Political Science Research Methods
Chapter Summary
How researchers measure concepts can significantly affect findings, even leading to entirely different conclusions.
Operationalization is deciding how to record empirical observations of the occurrence of an attribute or a behavior using numerals or scores. By specifying the operational definition of a concept, its precise meaning becomes clear and the researcher explicitly states the terms by which the concept will be measured.
The quality of measurements is judged in regard to both their accuracy and their precision.
Measurements may be inaccurate because they are unreliable or invalid.
- Reliability is the extent to which an experiment, test, or any measuring procedure yields the same results on repeated trials.

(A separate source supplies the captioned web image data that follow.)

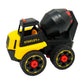STANLEY® Jr. Take Apart Cement Truck Kit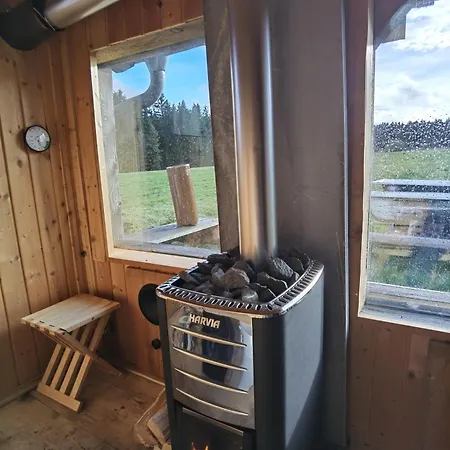 Auf Der Alm Gospodarstwo wiejskie *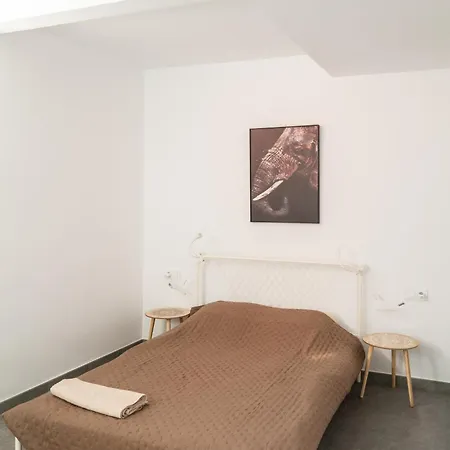 Apartment - Playa Meloneras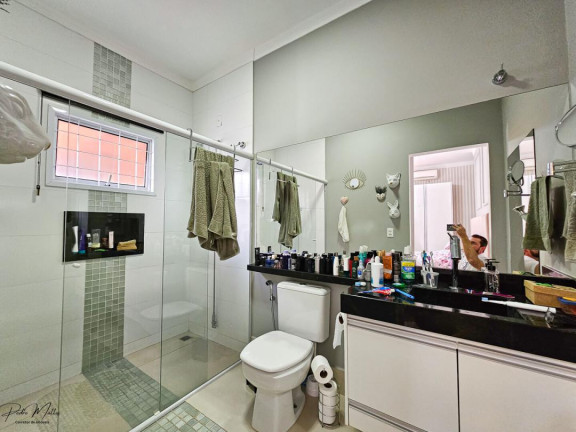 Imagem Casa com 2 Quartos à Venda, 117 m² em Ondas - Cond. Reserva Das Paineiras - Piracicaba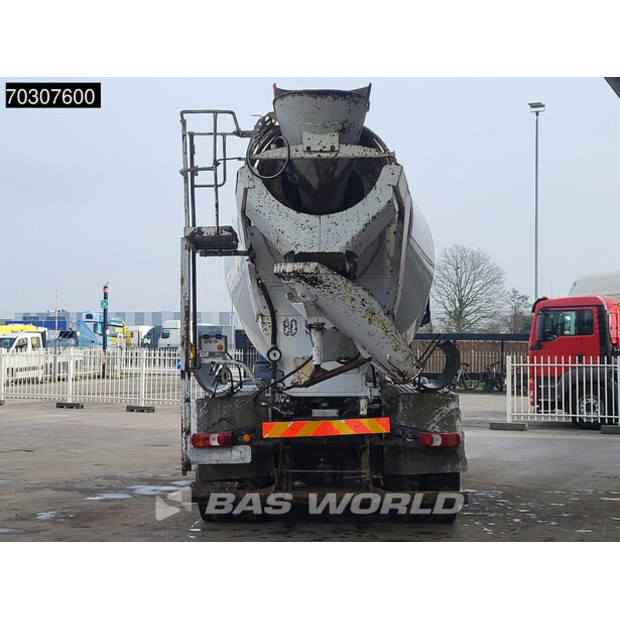 2017 مرسيدس بنز AROCS 3240-45413192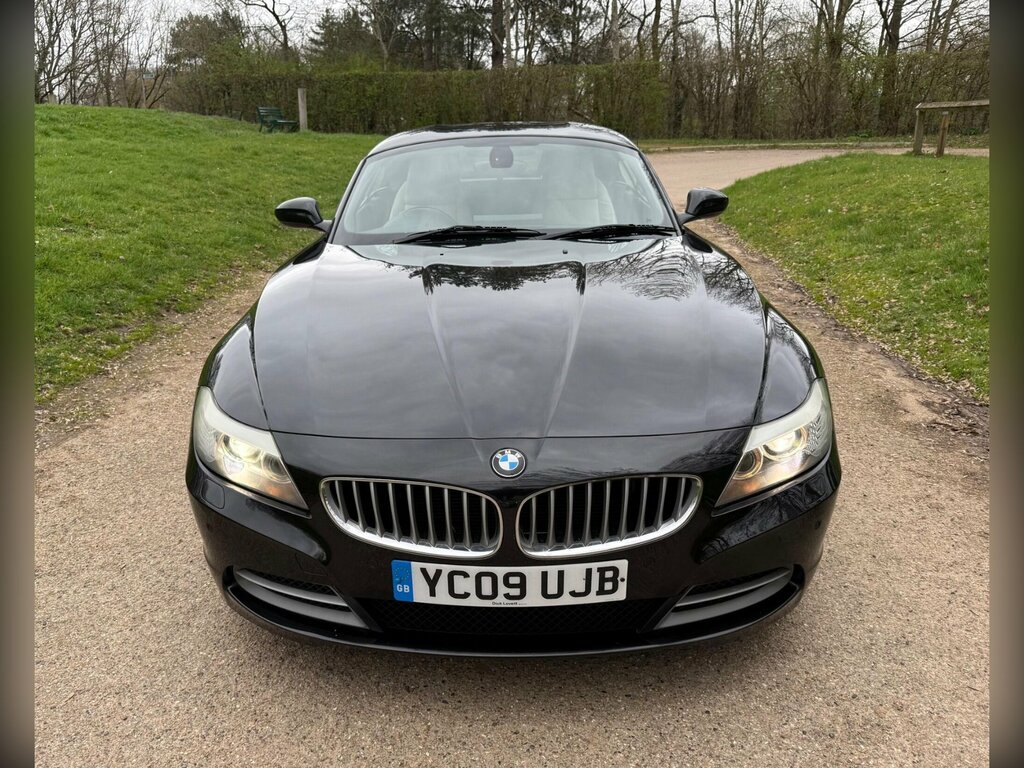 BMW Z4 3.0 35I Dct Sdrive Euro 5  #2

The chapter discusses three tests of reliability: the test-retest, alternative form, and split-halves methods.
- Each test requires the researcher to compare the results of two or more tests for consistency in the answers—a more reliable measure will have more consistency.
- Each test requires the researcher to compare the results of two or more tests for consistency in the answers—a more reliable measure will have more consistency.
A valid measure is one that measures what it is supposed to measure—in other words, the degree of correspondence between the measure and the concept it is thought to measure. The chapter discusses six tests of validity, but validity is not as easy to demonstrate as reliability: face validity, content validity, construct validity, convergent construct validity, discriminant construct validity, and interitem association.
- Each test confirms validity through comparison with the operational definition of a concept or with other measures of the concept of interest or related concepts. Measures that capture the full definition of the concept or produce results consistent with other measures are considered valid.
The reliability and validity of the measures used by political scientists are seldom demonstrated to everyone’s satisfaction—most measures are partially accurate.
The precision of a measure is captured by its level of measurement—the type of information a measure contains and the type of comparison or analysis that can be used with the measure across observations.
There are four levels of measurement ranging from the nominal level that contains the least amount of information and lends itself to the fewest analytical tools to the ratio level that contains the most information and lends itself to the most analytical tools:
- The nominal level describes variables that indicate only a difference between categories.
- At the ordinal level, categories may be ranked in order in addition to indicating a difference between categories.
- The interval level includes all of the information of the preceding levels and adds meaningful intervals between values of the variable.
- The ratio level adds a meaningful zero to the interval level. Ratio level variables hold the full properties of mathematics and can be used with most analytical tools.
Some concepts, such as age, can be satisfactorily captured with a single question. More complex concepts such as ideology may require a multi-item measure consisting of several questions that capture different components of the concept and therefore increase validity. The chapter discusses four forms of multi-item measures.
- Researchers may construct a summation index by combining the scores on multiple questions to create one single measure of a concept.
- A Likert scale uses only select questions from an index that differentiate between respondents, such as liberals and conservatives, to create a single score for each respondent.
- A Guttman scale has answer choices arranged in an ordinal manner where respondents will agree with each of the lower ranked answers if they agree with a higher ranked answer.
- Mokken scaling also analyzes responses to multiple items by respondents to see if, for each item, respondents can be ordered and if items can be ordered.
- Factor analysis allows researchers to uncover patterns across related measures to create summary variables that represent different dimensions of the same concept.